Pour justifier leur plaidoyer en faveur du régime,
les Patriarches mirent en avant leur souci de protéger les minorités chrétiennes
de l’inconnu ou d’un islamisme qui serait pire que la dictature. Inspiré de
calculs de prudence politique, un tel motif vaut ce qu’il vaut. Une raison plus
fondamentale que Leurs Béatitudes firent valoir plus timidement et en allusion à
l’exhortation de saint Paul (I Tim. II, 1 et suiv.), tient à la docilité de
principe prônée par l’Eglise à l’égard de l’autorité. Cette attitude « scandaleusement »
complaisante à l’égard du régime de Damas suscita de vives critiques dont je
retiens deux des plus saillantes :
- Que le régime triomphe ou qu’il chute, les
minorités chrétiennes risquent fort d’être les premières victimes, ou comme
boucs émissaires, ou comme complices.
- La victoire des Libéraux en Libye infirme la
thèse que l’islam est incompatible avec la démocratie.
Je ne suis pas qualifié pour juger du bien-fondé
de ces analyses.
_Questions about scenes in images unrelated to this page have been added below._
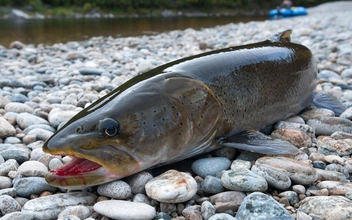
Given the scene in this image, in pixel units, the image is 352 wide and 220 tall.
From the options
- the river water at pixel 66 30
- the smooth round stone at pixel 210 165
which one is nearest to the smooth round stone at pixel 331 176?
the smooth round stone at pixel 210 165

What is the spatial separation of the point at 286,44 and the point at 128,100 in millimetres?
2574

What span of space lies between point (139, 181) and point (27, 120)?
184 centimetres

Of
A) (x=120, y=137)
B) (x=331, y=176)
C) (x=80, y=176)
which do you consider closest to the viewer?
(x=80, y=176)

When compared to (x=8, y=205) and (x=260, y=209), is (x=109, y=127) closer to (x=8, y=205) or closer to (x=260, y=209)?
(x=8, y=205)

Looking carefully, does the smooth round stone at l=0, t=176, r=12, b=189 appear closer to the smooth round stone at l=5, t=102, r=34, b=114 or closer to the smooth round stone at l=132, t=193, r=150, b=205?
the smooth round stone at l=132, t=193, r=150, b=205

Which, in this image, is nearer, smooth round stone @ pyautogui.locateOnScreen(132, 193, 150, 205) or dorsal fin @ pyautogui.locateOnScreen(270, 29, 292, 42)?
smooth round stone @ pyautogui.locateOnScreen(132, 193, 150, 205)

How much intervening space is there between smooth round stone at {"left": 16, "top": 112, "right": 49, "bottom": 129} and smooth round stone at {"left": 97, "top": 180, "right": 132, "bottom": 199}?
65.0 inches

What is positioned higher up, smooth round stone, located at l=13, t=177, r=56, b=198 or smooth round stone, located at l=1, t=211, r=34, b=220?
smooth round stone, located at l=1, t=211, r=34, b=220

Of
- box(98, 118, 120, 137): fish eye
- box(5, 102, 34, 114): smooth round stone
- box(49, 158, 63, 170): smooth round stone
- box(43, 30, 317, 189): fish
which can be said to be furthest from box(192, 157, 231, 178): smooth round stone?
box(5, 102, 34, 114): smooth round stone

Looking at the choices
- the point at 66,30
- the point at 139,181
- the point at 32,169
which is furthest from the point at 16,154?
the point at 66,30

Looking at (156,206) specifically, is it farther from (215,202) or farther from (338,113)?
(338,113)

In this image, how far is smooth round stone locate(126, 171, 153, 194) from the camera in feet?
8.45

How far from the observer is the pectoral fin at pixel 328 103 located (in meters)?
4.39

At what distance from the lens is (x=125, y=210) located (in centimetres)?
222
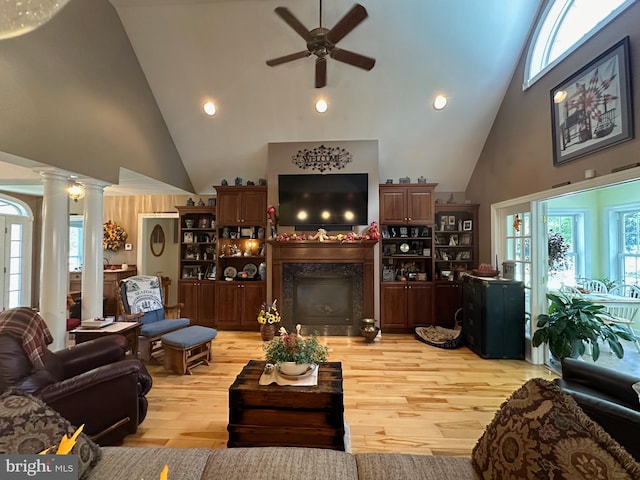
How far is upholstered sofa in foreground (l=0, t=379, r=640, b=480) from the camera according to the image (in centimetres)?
97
Ma réponse se situera sur un plan doctrinal, à la lumière de l’enseignement
de l’Eglise catholique et notamment, de la politique dite du « Ralliement ».
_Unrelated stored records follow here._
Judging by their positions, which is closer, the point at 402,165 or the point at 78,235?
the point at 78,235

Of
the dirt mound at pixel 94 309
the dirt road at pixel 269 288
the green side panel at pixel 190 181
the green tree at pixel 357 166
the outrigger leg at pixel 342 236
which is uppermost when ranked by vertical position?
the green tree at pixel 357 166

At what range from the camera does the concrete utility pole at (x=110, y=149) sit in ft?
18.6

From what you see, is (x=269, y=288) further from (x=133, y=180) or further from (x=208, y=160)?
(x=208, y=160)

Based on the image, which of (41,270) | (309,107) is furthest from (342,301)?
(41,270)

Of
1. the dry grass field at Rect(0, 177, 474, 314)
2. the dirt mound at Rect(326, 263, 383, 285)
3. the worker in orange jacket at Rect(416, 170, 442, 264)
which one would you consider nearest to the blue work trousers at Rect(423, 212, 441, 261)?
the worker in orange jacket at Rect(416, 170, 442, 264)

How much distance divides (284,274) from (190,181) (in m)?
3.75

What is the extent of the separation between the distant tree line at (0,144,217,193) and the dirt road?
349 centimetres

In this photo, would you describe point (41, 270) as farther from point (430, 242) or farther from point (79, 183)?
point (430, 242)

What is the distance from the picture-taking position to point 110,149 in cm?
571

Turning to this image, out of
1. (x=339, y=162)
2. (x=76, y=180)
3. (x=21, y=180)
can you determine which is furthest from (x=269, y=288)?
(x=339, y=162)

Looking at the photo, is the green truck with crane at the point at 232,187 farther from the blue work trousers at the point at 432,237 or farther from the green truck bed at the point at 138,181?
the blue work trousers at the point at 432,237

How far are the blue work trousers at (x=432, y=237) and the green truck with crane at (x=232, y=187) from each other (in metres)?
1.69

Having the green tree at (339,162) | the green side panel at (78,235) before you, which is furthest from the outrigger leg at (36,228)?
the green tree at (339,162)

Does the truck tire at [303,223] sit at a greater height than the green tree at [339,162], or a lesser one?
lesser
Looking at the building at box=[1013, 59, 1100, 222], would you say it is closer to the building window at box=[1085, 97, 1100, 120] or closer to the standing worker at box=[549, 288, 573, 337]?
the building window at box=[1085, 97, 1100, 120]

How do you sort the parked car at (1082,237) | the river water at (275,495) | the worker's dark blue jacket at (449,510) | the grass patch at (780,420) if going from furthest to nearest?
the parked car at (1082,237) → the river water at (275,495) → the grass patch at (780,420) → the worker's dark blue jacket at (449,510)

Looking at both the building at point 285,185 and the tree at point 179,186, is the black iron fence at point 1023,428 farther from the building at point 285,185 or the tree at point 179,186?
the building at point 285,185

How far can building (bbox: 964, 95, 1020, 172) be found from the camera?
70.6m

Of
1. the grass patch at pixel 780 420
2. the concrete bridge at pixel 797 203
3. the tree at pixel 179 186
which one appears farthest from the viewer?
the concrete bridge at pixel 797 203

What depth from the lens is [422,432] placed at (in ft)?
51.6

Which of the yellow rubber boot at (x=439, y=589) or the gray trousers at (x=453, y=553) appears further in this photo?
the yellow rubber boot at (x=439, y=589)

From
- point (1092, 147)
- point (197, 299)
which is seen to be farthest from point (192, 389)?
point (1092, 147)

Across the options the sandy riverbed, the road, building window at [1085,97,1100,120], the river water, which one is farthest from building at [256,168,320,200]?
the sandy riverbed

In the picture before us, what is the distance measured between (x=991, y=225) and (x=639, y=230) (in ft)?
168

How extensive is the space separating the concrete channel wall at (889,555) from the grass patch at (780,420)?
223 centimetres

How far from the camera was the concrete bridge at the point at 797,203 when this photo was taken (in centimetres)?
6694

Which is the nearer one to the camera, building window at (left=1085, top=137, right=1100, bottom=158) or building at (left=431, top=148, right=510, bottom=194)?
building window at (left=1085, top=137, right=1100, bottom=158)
Enoncée par le pape Léon XIII dans deux
encycliques : « Au milieu des sollicitudes » du 16 février, et « Notre
consolation » du 3 mai, ainsi que dans la lettre au cardinal Lecot du 13
août 1893, cette doctrine s’adressait nommément aux Catholiques de France. Que
dit-elle en substance ?
Les Catholiques français, faut-il le rappeler,
formaient la majorité de la nation. Pourtant en France, quelque cause qui ait
pu les déclencher, le Pape constate que « le christianisme devient, de la
part des sectes, l’objet d’hostilités implacables ». Pour répondre à une
opposition fondamentale des Républicains au christianisme, qu’il qualifie de « vaste
complot que certains hommes ont formé d’anéantir en France le christianisme »,
Léon XIII exhorte à s’unir et « à redoubler d’amour et d’efforts dans la défense
de la foi catholique, en même temps que de leur patrie » tous « les
Français qui professent la religion catholique », dont « la grande
sollicitude doit être d’en assurer la conservation » ; et à « mettre
de côté toute préoccupation capable d’en amoindrir la force et l’efficacité ».
Il les exhortait en somme, d’après Jean Madiran,
« à suspendre les activités politiques qui n’avaient pas pour objet
direct, immédiat, unique, cette défense urgente » (Les Deux démocraties, 1977).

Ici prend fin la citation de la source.